What are the best ways to keep a computer running fast, and keep it from accumulating files and bits and pieces of files, and other things that are useless on a day to day basis?

My aim is to mostly browse, and I am installing as few programs as possible (antivirus, itunes, printer, office software, and maybe one or two others).
posted by cashman to Computers & Internet (20 answers total) 52 users marked this as a favorite
CCleaner! It takes the cruft away by erasing log files, clearing out temporary internet files out of whatever browser you use, and deleting things that should be deleted. Be careful with some of its options (like the one for wiping the free space), but it's the only product I endorse for what you're wanting to do.

Also, the Event Viewer is what you're thinking about that logs things, but there are file sizes that it does not surpass, and it's not something you wanna monkey with any way.
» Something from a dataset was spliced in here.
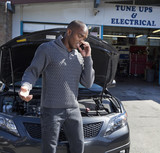 Black man talking on cell phone in auto repair show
As far as setting a new computer up out of the box, you can uninstall most of the bundled in crapware that comes on it. Alternatively, you can reinstall Windows as soon as you get it, but if you do it with the factory restore discs, that crapware is baked into those.
posted by deezil at 7:18 PM on October 12, 2012 [2 favorites]

Response by poster: Thanks deezil. I do use ccleaner. I guess I'll just keep using it.
posted by cashman at 7:29 PM on October 12, 2012

Also Malwarebytes and Microsoft Security Essentials.

And a common recommendation is to reinstall Windows every year or two.
posted by megatherium at 8:03 PM on October 12, 2012

Best answer: In general, computers get slower over time mainly because people install more software on them, and software gets more demanding of hardware because more and more features get added to it.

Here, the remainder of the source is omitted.